§ **WHAT YOU NEED TO DO**:
Please copy every one of the records below word for word, keeping each line as it stands.

Excerpts from a spatial reasoning dataset:
* * * *

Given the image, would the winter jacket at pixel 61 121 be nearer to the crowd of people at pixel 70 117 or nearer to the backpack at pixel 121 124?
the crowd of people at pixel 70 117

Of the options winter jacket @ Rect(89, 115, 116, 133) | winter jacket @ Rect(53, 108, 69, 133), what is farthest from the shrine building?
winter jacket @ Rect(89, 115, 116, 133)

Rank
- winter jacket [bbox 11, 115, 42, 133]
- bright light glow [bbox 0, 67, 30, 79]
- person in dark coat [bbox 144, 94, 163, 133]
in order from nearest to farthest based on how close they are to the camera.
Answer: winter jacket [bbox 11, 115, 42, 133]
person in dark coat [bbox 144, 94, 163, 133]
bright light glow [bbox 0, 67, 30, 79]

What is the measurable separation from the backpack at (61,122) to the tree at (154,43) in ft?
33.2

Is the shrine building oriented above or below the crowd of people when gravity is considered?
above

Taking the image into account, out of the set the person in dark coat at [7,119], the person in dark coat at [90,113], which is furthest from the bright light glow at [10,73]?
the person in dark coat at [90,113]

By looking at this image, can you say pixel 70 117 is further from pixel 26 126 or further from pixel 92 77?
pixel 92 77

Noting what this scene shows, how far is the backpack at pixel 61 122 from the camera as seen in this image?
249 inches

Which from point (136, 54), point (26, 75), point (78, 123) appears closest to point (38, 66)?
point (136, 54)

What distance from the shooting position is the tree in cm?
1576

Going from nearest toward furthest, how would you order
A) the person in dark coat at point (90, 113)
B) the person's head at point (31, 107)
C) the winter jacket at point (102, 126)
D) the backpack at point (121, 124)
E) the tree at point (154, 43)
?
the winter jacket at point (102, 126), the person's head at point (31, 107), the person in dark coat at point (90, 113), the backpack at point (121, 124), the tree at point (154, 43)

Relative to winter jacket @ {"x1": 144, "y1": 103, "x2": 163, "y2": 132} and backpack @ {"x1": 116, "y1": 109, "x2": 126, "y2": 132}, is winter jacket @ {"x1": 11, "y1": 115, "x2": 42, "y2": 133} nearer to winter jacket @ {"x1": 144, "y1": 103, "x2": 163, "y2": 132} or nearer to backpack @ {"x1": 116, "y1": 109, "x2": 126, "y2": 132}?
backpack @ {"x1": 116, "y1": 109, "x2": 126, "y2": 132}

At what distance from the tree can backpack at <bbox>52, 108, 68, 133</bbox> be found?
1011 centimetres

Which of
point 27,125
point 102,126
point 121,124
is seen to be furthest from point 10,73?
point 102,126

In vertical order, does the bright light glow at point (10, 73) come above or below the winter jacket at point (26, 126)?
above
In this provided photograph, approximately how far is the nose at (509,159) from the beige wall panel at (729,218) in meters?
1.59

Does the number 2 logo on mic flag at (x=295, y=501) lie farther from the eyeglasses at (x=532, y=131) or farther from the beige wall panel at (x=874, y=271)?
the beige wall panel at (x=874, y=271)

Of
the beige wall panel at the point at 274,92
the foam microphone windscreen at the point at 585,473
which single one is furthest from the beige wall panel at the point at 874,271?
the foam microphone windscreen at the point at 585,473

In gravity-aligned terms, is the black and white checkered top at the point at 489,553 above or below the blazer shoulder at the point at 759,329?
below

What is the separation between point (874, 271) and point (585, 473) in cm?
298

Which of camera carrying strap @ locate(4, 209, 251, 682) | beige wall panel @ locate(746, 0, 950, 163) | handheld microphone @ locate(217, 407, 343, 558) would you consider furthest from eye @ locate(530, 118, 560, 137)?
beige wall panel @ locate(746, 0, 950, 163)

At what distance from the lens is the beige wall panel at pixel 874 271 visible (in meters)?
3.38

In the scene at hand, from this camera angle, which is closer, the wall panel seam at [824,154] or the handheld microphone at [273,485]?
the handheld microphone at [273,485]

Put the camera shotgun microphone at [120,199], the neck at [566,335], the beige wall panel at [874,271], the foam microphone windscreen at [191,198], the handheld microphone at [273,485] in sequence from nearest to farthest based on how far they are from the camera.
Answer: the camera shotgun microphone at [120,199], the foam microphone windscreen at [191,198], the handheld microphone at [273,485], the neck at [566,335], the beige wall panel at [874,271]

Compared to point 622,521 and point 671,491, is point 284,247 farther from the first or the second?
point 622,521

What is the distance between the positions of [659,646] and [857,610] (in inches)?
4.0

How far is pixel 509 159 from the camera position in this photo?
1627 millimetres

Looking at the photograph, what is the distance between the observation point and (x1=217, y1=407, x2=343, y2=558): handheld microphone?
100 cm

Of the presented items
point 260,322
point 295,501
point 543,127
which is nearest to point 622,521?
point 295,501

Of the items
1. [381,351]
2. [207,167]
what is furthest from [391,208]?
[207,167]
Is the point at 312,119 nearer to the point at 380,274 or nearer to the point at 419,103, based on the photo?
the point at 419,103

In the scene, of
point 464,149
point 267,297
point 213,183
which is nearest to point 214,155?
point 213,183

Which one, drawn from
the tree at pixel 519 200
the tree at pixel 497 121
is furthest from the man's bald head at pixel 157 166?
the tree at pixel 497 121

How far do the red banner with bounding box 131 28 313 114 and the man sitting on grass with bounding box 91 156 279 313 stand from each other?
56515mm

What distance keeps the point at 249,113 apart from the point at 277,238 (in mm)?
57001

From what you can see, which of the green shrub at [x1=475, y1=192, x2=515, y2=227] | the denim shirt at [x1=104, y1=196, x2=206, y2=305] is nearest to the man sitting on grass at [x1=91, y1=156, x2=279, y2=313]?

* * * *

§ **TASK RESPONSE**:
Given the image, would the winter jacket at pixel 61 121 be nearer to the crowd of people at pixel 70 117 or nearer to the backpack at pixel 121 124?
the crowd of people at pixel 70 117

Of the options winter jacket @ Rect(89, 115, 116, 133) | winter jacket @ Rect(53, 108, 69, 133), what is farthest from the shrine building?
winter jacket @ Rect(89, 115, 116, 133)

Rank
- winter jacket [bbox 11, 115, 42, 133]
- bright light glow [bbox 0, 67, 30, 79]
- person in dark coat [bbox 144, 94, 163, 133]
in order from nearest to farthest based on how close they are to the camera.
Answer: winter jacket [bbox 11, 115, 42, 133]
person in dark coat [bbox 144, 94, 163, 133]
bright light glow [bbox 0, 67, 30, 79]

What is the measurable separation from the backpack at (61,122) to the tree at (154,43) in ft?
33.2

Is the shrine building oriented above or below the crowd of people when gravity is considered?
above

Taking the image into account, out of the set the person in dark coat at [7,119], the person in dark coat at [90,113], which is furthest from the bright light glow at [10,73]?
the person in dark coat at [90,113]

By looking at this image, can you say pixel 70 117 is further from pixel 26 126 or further from pixel 92 77?
pixel 92 77

Noting what this scene shows, how far is the backpack at pixel 61 122 from the camera as seen in this image?
249 inches

Which from point (136, 54), point (26, 75), point (78, 123) appears closest to point (38, 66)?
point (136, 54)

What distance from the shooting position is the tree in cm?
1576

Going from nearest toward furthest, how would you order
A) the person in dark coat at point (90, 113)
B) the person's head at point (31, 107)
C) the winter jacket at point (102, 126)
D) the backpack at point (121, 124)
E) the tree at point (154, 43)
?
the winter jacket at point (102, 126), the person's head at point (31, 107), the person in dark coat at point (90, 113), the backpack at point (121, 124), the tree at point (154, 43)

Relative to winter jacket @ {"x1": 144, "y1": 103, "x2": 163, "y2": 132} and backpack @ {"x1": 116, "y1": 109, "x2": 126, "y2": 132}, is winter jacket @ {"x1": 11, "y1": 115, "x2": 42, "y2": 133} nearer to winter jacket @ {"x1": 144, "y1": 103, "x2": 163, "y2": 132} or nearer to backpack @ {"x1": 116, "y1": 109, "x2": 126, "y2": 132}?
backpack @ {"x1": 116, "y1": 109, "x2": 126, "y2": 132}

At what distance from the tree can backpack at <bbox>52, 108, 68, 133</bbox> be found?
1011 centimetres

Which of
point 27,125
point 102,126
point 121,124
is seen to be furthest from point 10,73?
point 102,126

In vertical order, does the bright light glow at point (10, 73) come above or below the winter jacket at point (26, 126)?
above
In this provided photograph, approximately how far is the nose at (509,159) from the beige wall panel at (729,218) in meters?
1.59

Does the number 2 logo on mic flag at (x=295, y=501) lie farther from the eyeglasses at (x=532, y=131) or farther from the beige wall panel at (x=874, y=271)?
the beige wall panel at (x=874, y=271)

Of
the beige wall panel at the point at 274,92
the foam microphone windscreen at the point at 585,473
which single one is furthest from the beige wall panel at the point at 874,271?
the foam microphone windscreen at the point at 585,473

In gravity-aligned terms, is the black and white checkered top at the point at 489,553 above or below the blazer shoulder at the point at 759,329?
below

What is the separation between point (874, 271) and point (585, 473) in cm?
298

Which of camera carrying strap @ locate(4, 209, 251, 682) | beige wall panel @ locate(746, 0, 950, 163) | handheld microphone @ locate(217, 407, 343, 558) would you consider furthest from eye @ locate(530, 118, 560, 137)?
beige wall panel @ locate(746, 0, 950, 163)

At what distance from the lens is the beige wall panel at pixel 874 271 visible (in meters)?
3.38

In the scene at hand, from this camera angle, which is closer, the wall panel seam at [824,154] or the handheld microphone at [273,485]?
the handheld microphone at [273,485]

Put the camera shotgun microphone at [120,199], the neck at [566,335], the beige wall panel at [874,271], the foam microphone windscreen at [191,198], the handheld microphone at [273,485] in sequence from nearest to farthest based on how far they are from the camera.
Answer: the camera shotgun microphone at [120,199], the foam microphone windscreen at [191,198], the handheld microphone at [273,485], the neck at [566,335], the beige wall panel at [874,271]

Compared to point 622,521 and point 671,491, is point 284,247 farther from the first or the second?
point 622,521

What is the distance between the positions of [659,646] and [857,610] (in inches)?
4.0

How far is pixel 509 159 from the camera position in this photo?
1627 millimetres

Looking at the photograph, what is the distance between the observation point and (x1=217, y1=407, x2=343, y2=558): handheld microphone?
100 cm

Of the presented items
point 260,322
point 295,501
point 543,127
which is nearest to point 622,521?
point 295,501

Of the items
1. [381,351]
2. [207,167]
what is furthest from [391,208]?
[207,167]
Is the point at 312,119 nearer to the point at 380,274 or nearer to the point at 419,103, based on the photo?
the point at 419,103

In the scene, of
point 464,149
point 267,297
point 213,183
which is nearest to point 214,155?
point 213,183

Which one, drawn from
the tree at pixel 519 200
the tree at pixel 497 121
is furthest from the man's bald head at pixel 157 166?
the tree at pixel 497 121

How far do the red banner with bounding box 131 28 313 114 and the man sitting on grass with bounding box 91 156 279 313 stand from each other?
56515mm

What distance keeps the point at 249,113 apart from the point at 277,238 (in mm)?
57001

From what you can see, which of the green shrub at [x1=475, y1=192, x2=515, y2=227] | the denim shirt at [x1=104, y1=196, x2=206, y2=305] is nearest to the man sitting on grass at [x1=91, y1=156, x2=279, y2=313]?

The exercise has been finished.